Färjestadens GoIF
- Full name: Färjestadens Gymnastik-och Idrottsförening
- Ground: Tallhöjdens IP Färjestaden Öland Sweden
- Chairman: Gunilla Johansson
- Head coach: Johan Göransson
- Coach: Anders Svantesson Mikael Nilsson
- League: Division 3 Sydöstra Götaland
- 2010: Division 3 Sydöstra Götaland, 5th
| Home colours | Away colours |

= Färjestadens GoIF =

Swedish football club

Färjestadens GoIF is a Swedish football club located in Färjestaden in Mörbylånga Municipality, Kalmar County. The settlement is located in the southern part on the island of Öland.

==Background==
Since their foundation Färjestadens GoIF has participated mainly in the middle and lower divisions of the Swedish football league system. The club currently plays in Division 3 Sydöstra Götaland which is the fifth tier of Swedish football. They play their home matches at the Tallhöjdens IP in Färjestaden.

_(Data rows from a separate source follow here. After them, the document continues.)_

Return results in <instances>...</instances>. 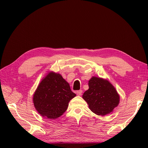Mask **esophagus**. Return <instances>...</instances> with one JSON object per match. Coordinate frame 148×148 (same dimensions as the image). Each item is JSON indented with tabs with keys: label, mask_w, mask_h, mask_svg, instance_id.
Listing matches in <instances>:
<instances>
[{
	"label": "esophagus",
	"mask_w": 148,
	"mask_h": 148,
	"mask_svg": "<svg viewBox=\"0 0 148 148\" xmlns=\"http://www.w3.org/2000/svg\"><path fill=\"white\" fill-rule=\"evenodd\" d=\"M82 92H83L82 90H78L77 91V95L78 96H81L82 95Z\"/></svg>",
	"instance_id": "obj_1"
}]
</instances>
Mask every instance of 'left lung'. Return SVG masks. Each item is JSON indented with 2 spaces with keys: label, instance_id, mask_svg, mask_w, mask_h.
I'll return each mask as SVG.
<instances>
[{
  "label": "left lung",
  "instance_id": "8db88e82",
  "mask_svg": "<svg viewBox=\"0 0 148 148\" xmlns=\"http://www.w3.org/2000/svg\"><path fill=\"white\" fill-rule=\"evenodd\" d=\"M89 89L83 98L92 112L98 115L108 114L119 103V95L109 82L93 77L88 83Z\"/></svg>",
  "mask_w": 148,
  "mask_h": 148
}]
</instances>
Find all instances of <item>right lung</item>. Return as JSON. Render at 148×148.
<instances>
[{"label": "right lung", "instance_id": "1", "mask_svg": "<svg viewBox=\"0 0 148 148\" xmlns=\"http://www.w3.org/2000/svg\"><path fill=\"white\" fill-rule=\"evenodd\" d=\"M75 96L60 74L51 72L39 84L33 96V102L42 116L54 119L65 112L69 102Z\"/></svg>", "mask_w": 148, "mask_h": 148}]
</instances>
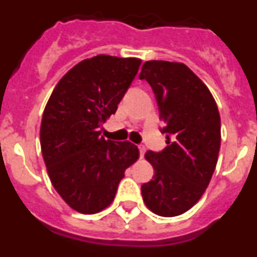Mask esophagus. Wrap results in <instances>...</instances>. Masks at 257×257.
Returning a JSON list of instances; mask_svg holds the SVG:
<instances>
[{
    "label": "esophagus",
    "mask_w": 257,
    "mask_h": 257,
    "mask_svg": "<svg viewBox=\"0 0 257 257\" xmlns=\"http://www.w3.org/2000/svg\"><path fill=\"white\" fill-rule=\"evenodd\" d=\"M138 148H139V152H140V157H144V153H145V147L144 145H139V147H138Z\"/></svg>",
    "instance_id": "esophagus-1"
}]
</instances>
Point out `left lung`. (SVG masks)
<instances>
[{
  "label": "left lung",
  "mask_w": 257,
  "mask_h": 257,
  "mask_svg": "<svg viewBox=\"0 0 257 257\" xmlns=\"http://www.w3.org/2000/svg\"><path fill=\"white\" fill-rule=\"evenodd\" d=\"M139 77L153 88L167 139L162 152L145 153L154 176L142 185L143 199L156 215L178 216L201 199L215 171L219 109L207 86L183 63L145 61Z\"/></svg>",
  "instance_id": "1"
}]
</instances>
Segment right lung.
I'll return each instance as SVG.
<instances>
[{
	"mask_svg": "<svg viewBox=\"0 0 257 257\" xmlns=\"http://www.w3.org/2000/svg\"><path fill=\"white\" fill-rule=\"evenodd\" d=\"M138 58L97 55L74 65L55 86L41 122V151L59 196L81 213L113 202L124 171L139 158L130 142L100 136L139 70Z\"/></svg>",
	"mask_w": 257,
	"mask_h": 257,
	"instance_id": "right-lung-1",
	"label": "right lung"
}]
</instances>
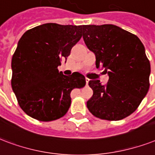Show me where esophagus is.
<instances>
[{
	"instance_id": "34e87169",
	"label": "esophagus",
	"mask_w": 155,
	"mask_h": 155,
	"mask_svg": "<svg viewBox=\"0 0 155 155\" xmlns=\"http://www.w3.org/2000/svg\"><path fill=\"white\" fill-rule=\"evenodd\" d=\"M89 81H90V79L88 78H86V85H88V82Z\"/></svg>"
}]
</instances>
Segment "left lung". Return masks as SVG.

Färjestadens GoIF are affiliated to Smålands Fotbollförbund.

==Recent history==
In recent seasons Färjestadens GoIF have competed in the following divisions:

2011 – Division III, Sydöstra Götaland

2010 – Division III, Sydöstra Götaland

2009 – Division IV, Småland Elit Östra

2008 – Division IV, Småland Elit Östra

2007 – Division III, Sydöstra Götaland

2006 – Division III, Sydöstra Götaland

2005 – Division III, Sydöstra Götaland

2004 – Division III, Sydöstra Götaland

2003 – Division III, Sydöstra Götaland

2002 – Division III, Sydöstra Götaland

2001 – Division III, Sydöstra Götaland

2000 – Division IV, Småland Sydöstra

1999 – Division III, Sydöstra Götaland

1998 – Division III, Sydöstra Götaland

1997 – Division III, Sydöstra Götaland

1996 – Division II, Östra Götaland

1995 – Division III, Nordöstra Götaland

1994 – Division IV, Småland Sydöstra

1993 – Division IV, Småland Sydöstra

==Attendances==

In recent seasons Färjestadens GoIF have had the following average attendances:

| Season | Average attendance | Division / Section | Level |
|---|---|---|---|
| 2005 | 205 | Div 3 Sydöstra Götaland | Tier 4 |
| 2006 | 116 | Div 3 Sydöstra Götaland | Tier 5 |
| 2007 | 100 | Div 3 Sydöstra Götaland | Tier 5 |
| 2008 | Not available | Div 4 Småland Elit Östra | Tier 6 |
| 2009 | Not available | Div 4 Småland Elit Östra | Tier 6 |
| 2010 | 111 | Div 3 Sydöstra Götaland | Tier 5 |

- Attendances are provided in the Publikliga sections of the Svenska Fotbollförbundet website.